### SUPPLIED DATA
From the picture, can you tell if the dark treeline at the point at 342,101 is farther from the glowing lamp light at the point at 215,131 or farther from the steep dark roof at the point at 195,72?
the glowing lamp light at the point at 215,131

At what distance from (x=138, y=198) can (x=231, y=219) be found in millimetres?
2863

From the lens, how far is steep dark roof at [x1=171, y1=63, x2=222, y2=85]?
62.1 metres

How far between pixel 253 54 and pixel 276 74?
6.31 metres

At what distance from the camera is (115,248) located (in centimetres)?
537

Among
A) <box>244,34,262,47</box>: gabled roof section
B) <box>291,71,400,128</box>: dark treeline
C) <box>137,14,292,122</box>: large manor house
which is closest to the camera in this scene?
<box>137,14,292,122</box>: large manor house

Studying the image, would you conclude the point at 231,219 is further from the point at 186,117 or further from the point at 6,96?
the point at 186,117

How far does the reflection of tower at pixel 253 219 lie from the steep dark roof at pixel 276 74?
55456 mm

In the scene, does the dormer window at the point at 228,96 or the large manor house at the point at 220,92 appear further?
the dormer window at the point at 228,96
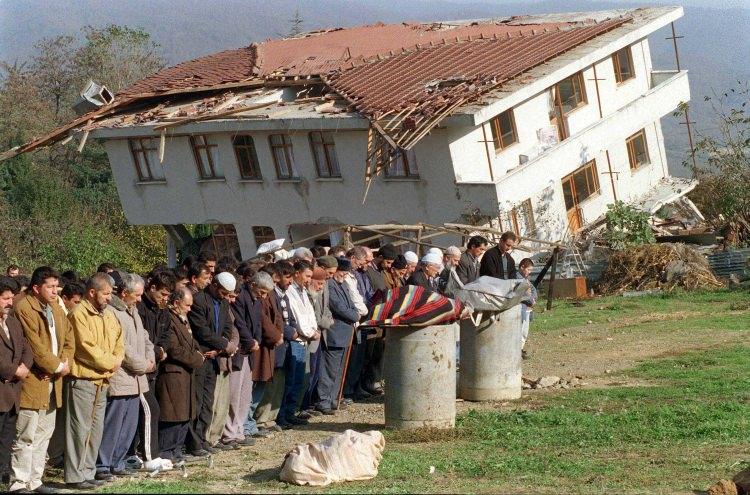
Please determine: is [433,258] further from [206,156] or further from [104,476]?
[206,156]

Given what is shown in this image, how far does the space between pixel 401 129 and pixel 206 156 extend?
32.5 feet

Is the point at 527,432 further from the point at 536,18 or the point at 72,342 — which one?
the point at 536,18

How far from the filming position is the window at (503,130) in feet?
119

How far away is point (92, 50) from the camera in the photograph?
72.5 meters

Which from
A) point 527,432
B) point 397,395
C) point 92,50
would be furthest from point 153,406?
point 92,50

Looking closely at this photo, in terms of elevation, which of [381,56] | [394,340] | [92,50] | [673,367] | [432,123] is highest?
[92,50]

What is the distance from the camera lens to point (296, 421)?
16516 mm

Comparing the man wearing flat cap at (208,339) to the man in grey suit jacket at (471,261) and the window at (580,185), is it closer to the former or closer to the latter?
the man in grey suit jacket at (471,261)

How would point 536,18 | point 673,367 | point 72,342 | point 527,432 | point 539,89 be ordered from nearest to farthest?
point 72,342 < point 527,432 < point 673,367 < point 539,89 < point 536,18

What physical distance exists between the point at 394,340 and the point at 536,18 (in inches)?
1273

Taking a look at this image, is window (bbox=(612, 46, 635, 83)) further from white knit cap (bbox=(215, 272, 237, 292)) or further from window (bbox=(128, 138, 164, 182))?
white knit cap (bbox=(215, 272, 237, 292))

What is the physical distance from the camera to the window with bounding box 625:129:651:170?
4119 cm

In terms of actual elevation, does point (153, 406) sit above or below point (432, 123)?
below

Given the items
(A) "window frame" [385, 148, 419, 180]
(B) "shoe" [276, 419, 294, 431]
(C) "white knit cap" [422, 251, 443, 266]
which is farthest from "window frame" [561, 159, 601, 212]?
(B) "shoe" [276, 419, 294, 431]
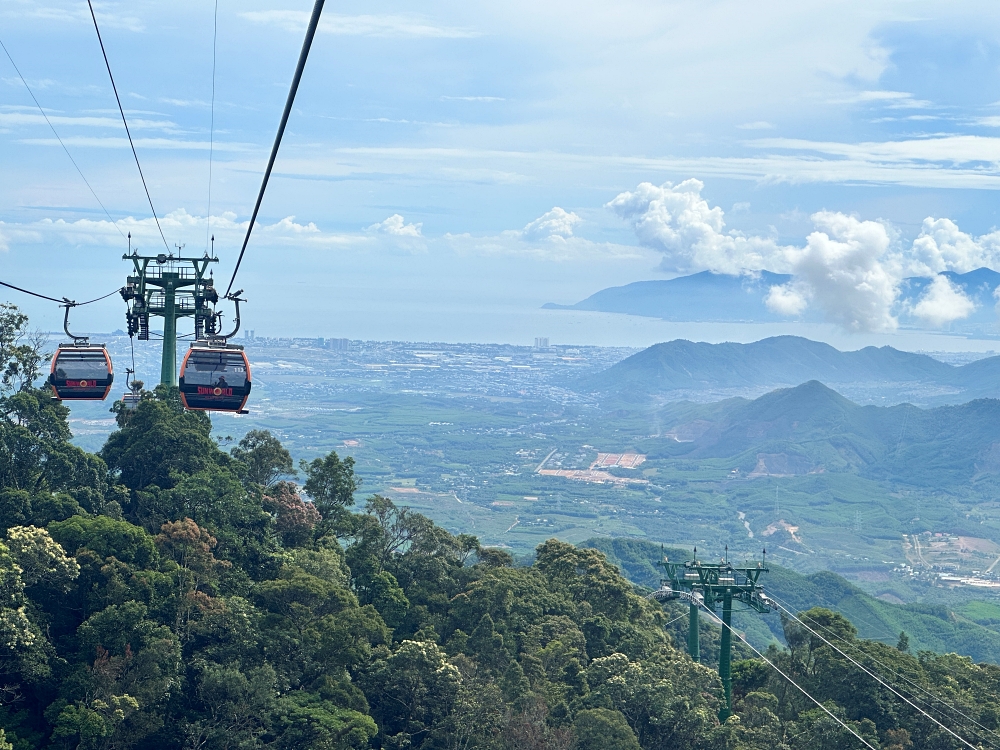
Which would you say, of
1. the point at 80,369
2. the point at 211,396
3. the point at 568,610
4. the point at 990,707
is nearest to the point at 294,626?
the point at 211,396

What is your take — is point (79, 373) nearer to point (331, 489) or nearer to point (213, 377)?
point (213, 377)

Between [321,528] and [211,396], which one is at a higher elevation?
[211,396]

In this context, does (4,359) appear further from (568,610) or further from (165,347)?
(568,610)

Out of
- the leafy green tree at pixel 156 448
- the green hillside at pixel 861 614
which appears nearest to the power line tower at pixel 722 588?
the leafy green tree at pixel 156 448

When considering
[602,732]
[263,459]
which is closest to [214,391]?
[602,732]

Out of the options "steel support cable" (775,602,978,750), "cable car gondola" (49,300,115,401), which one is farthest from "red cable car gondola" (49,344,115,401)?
"steel support cable" (775,602,978,750)
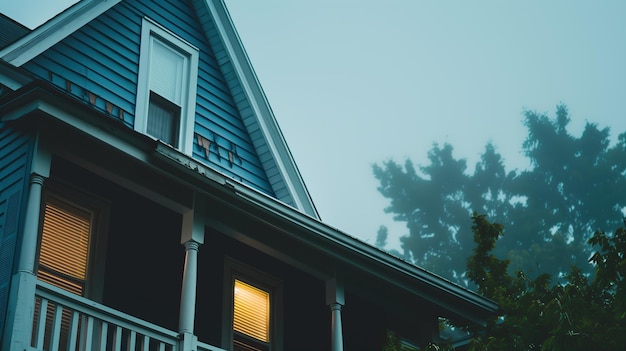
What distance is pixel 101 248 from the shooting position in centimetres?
1090

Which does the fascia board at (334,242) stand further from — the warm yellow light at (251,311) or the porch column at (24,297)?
the porch column at (24,297)

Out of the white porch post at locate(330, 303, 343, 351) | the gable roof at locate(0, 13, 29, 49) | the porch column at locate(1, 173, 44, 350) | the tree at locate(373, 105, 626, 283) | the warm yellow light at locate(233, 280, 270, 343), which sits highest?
the tree at locate(373, 105, 626, 283)

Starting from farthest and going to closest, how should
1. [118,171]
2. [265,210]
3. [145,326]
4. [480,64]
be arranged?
[480,64], [265,210], [118,171], [145,326]

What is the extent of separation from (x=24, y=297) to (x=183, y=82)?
647 cm

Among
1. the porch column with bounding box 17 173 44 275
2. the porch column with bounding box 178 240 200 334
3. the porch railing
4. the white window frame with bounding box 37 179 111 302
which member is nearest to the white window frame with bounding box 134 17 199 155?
the white window frame with bounding box 37 179 111 302

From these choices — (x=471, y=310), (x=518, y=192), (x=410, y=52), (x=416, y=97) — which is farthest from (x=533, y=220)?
(x=410, y=52)

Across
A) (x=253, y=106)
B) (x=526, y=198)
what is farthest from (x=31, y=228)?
(x=526, y=198)

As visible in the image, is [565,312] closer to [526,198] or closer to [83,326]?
[83,326]

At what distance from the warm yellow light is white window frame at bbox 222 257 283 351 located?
0.07 metres

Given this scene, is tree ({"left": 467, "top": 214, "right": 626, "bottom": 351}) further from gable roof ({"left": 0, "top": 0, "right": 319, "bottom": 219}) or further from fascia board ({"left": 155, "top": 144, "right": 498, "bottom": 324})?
gable roof ({"left": 0, "top": 0, "right": 319, "bottom": 219})

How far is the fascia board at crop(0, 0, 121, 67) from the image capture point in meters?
11.6

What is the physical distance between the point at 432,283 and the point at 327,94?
166276mm

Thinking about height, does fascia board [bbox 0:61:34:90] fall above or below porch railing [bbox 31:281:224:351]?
above

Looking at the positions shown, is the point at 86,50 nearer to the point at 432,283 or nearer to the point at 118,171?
the point at 118,171
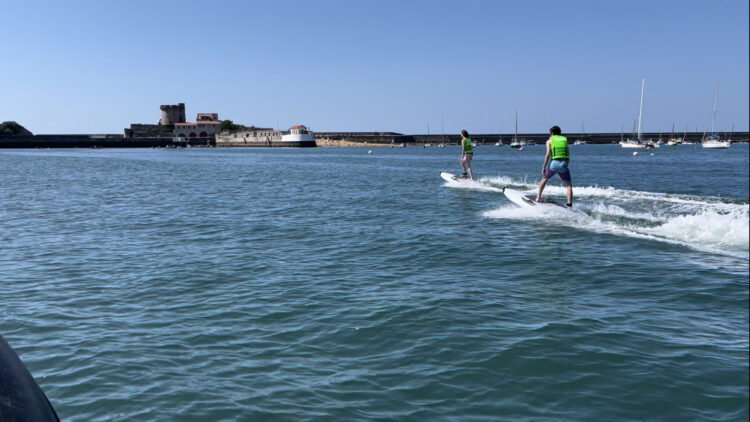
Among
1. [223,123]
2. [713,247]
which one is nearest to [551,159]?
[713,247]

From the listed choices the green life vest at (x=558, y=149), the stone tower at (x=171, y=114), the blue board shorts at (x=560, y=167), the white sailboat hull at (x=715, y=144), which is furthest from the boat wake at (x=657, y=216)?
the stone tower at (x=171, y=114)

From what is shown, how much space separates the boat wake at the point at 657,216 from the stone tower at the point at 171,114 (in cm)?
18511

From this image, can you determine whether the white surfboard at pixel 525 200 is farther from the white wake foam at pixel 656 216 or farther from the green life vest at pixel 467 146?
the green life vest at pixel 467 146

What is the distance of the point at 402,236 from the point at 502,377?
903 cm

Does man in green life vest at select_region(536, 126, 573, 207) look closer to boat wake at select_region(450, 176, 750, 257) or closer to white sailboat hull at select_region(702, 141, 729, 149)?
boat wake at select_region(450, 176, 750, 257)

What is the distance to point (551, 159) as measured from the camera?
Result: 56.6 feet

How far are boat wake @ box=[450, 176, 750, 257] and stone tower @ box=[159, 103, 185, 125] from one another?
185m

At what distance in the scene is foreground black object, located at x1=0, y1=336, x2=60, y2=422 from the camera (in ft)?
9.98


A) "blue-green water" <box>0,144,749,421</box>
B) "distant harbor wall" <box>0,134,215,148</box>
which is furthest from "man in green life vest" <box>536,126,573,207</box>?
"distant harbor wall" <box>0,134,215,148</box>

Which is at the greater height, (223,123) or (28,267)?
(223,123)

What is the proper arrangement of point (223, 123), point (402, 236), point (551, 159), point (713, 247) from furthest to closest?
point (223, 123) < point (551, 159) < point (402, 236) < point (713, 247)

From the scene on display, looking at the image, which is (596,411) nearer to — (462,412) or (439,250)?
(462,412)

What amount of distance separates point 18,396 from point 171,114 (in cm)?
20166

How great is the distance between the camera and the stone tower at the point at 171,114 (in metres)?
188
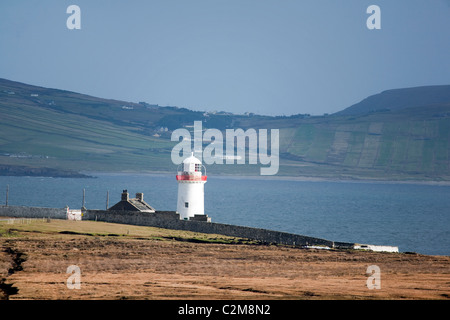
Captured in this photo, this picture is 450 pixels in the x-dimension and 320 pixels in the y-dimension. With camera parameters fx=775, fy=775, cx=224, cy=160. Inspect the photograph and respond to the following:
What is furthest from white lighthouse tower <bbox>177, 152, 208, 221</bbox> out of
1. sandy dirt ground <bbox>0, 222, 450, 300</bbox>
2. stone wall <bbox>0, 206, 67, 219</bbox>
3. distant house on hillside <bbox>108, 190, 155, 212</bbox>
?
stone wall <bbox>0, 206, 67, 219</bbox>

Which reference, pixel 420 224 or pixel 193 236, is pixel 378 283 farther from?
pixel 420 224

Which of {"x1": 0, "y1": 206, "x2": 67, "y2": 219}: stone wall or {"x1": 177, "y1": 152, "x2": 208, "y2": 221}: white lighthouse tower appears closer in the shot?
{"x1": 0, "y1": 206, "x2": 67, "y2": 219}: stone wall

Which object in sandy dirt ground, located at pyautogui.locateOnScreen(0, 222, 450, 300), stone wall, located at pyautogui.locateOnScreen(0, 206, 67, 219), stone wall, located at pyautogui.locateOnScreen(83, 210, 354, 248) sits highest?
stone wall, located at pyautogui.locateOnScreen(0, 206, 67, 219)

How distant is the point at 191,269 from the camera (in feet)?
97.8

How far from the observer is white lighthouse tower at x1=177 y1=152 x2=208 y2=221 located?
47.3 m

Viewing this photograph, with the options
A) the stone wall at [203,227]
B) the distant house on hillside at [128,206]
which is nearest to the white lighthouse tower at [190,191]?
the stone wall at [203,227]

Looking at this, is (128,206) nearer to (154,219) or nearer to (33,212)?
(154,219)

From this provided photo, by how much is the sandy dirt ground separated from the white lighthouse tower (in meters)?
6.07

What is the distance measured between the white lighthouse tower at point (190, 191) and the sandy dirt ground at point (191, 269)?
19.9 feet

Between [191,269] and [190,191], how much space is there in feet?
59.0

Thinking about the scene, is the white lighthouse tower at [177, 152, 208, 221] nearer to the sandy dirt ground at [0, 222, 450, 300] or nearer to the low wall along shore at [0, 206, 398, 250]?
the low wall along shore at [0, 206, 398, 250]

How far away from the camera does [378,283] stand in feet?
86.9
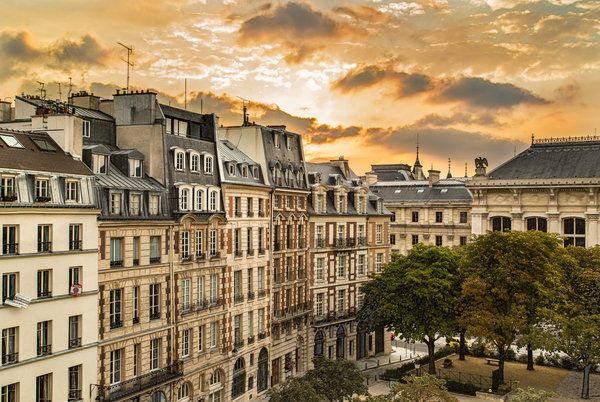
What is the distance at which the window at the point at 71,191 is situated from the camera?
A: 36469mm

### WHAT IS NEEDED
Recast the listing from its start through the line holding "62.1 metres", inclusive, as a two-column CSV with the headers input and output. Give one row for each text-and-answer pair, with the text and the answer each in one quoted field and line breaks replaced by spaces.

### SOLUTION TO THIS EXERCISE
input,output
"From the picture, can you tell if the dark treeline at the point at 342,101 is farther from the glowing lamp light at the point at 215,131 or farther from the steep dark roof at the point at 195,72?","the glowing lamp light at the point at 215,131"
"At what distance from (x=138, y=198) can (x=231, y=219) be found in millimetres?","2863"
"From the lens, how far is steep dark roof at [x1=171, y1=63, x2=222, y2=85]?","62.1 metres"